● What needs to be done: Rewrite the soil stabilization passage from "Principles in Soil" up to and including "in physical characteristics.", substituting "strength" for "durability".

● Document segment:
>>>>

The term soil stabilization means the improvement of the stability of bearing power of the soil by the use of controlled compaction, proportioning under the addition of suitable admixtures or stabilizers.
Soil stabilization deals with physical, physicochemical and chemical methods to make the stabilized soil serve its purpose as pavement component material.
Principles in Soil Stabilization
- Evaluating the properties of given soil.
- Deciding method of supplementing the lacking property by the effective and economical method of stabilization.
- Designing the stabilized soil mix for intended stability and durability values.
- Considering the construction procedure by adequately compacting the stabilized layers.
Effect of Soil Stabilization
Soil stabilization may result in any one or more of the following changes:
Increase in stability, change in physical properties like density or swelling, change in physical characteristics.
Change in Chemical properties
Retaining the desired minimum strength waterproofing.
Based on the above properties the various techniques of soil stabilization may be grouped as follows:
Various locally available soils and aggregates are mixed in suitable proportions and compacted to serve desired objective.
The strength of the stabilized soil can considerably be increased by the addition of cementing agents like Portland cement, lime or lime-fly-ash. Bituminous materials also impart binding effect to non-cohesive soils.

<<<<

● Stored data:
>>>>

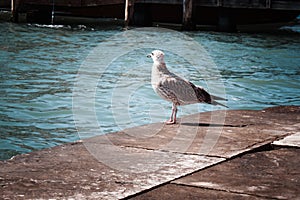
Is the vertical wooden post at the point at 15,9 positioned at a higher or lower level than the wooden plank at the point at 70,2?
lower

<<<<

● Written solution:
Principles in Soil Stabilization
- Evaluating the properties of given soil.
- Deciding method of supplementing the lacking property by the effective and economical method of stabilization.
- Designing the stabilized soil mix for intended stability and strength values.
- Considering the construction procedure by adequately compacting the stabilized layers.
Effect of Soil Stabilization
Soil stabilization may result in any one or more of the following changes:
Increase in stability, change in physical properties like density or swelling, change in physical characteristics.